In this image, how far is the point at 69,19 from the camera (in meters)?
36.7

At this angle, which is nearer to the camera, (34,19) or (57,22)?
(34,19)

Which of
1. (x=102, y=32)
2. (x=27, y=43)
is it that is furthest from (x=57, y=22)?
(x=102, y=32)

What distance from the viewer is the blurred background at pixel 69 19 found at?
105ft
━━━━━━
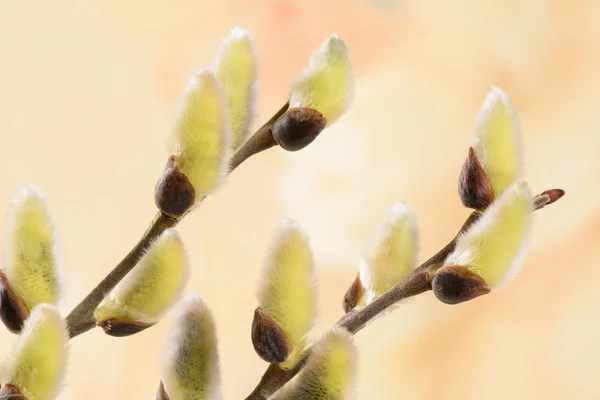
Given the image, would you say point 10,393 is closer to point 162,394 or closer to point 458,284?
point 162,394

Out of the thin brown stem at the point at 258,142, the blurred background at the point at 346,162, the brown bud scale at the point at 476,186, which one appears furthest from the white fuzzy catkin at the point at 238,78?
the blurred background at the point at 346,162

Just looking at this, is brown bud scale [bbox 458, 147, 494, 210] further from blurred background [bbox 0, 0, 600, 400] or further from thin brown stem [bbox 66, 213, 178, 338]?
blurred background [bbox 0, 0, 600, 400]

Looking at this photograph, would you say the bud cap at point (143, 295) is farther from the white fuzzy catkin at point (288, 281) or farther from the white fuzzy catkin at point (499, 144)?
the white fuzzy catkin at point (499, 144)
━━━━━━
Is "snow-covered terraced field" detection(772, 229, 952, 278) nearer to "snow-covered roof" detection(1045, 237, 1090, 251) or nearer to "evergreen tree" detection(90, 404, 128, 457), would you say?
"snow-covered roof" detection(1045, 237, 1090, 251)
━━━━━━
• _Problem_:
Can you show every line in the records above that contains the word "stem"?

• _Response_:
Out of the thin brown stem at the point at 258,142, the blurred background at the point at 346,162, the brown bud scale at the point at 476,186, which one appears furthest from the white fuzzy catkin at the point at 238,78?
Just looking at this, is brown bud scale [bbox 458, 147, 494, 210] further from blurred background [bbox 0, 0, 600, 400] or further from thin brown stem [bbox 66, 213, 178, 338]?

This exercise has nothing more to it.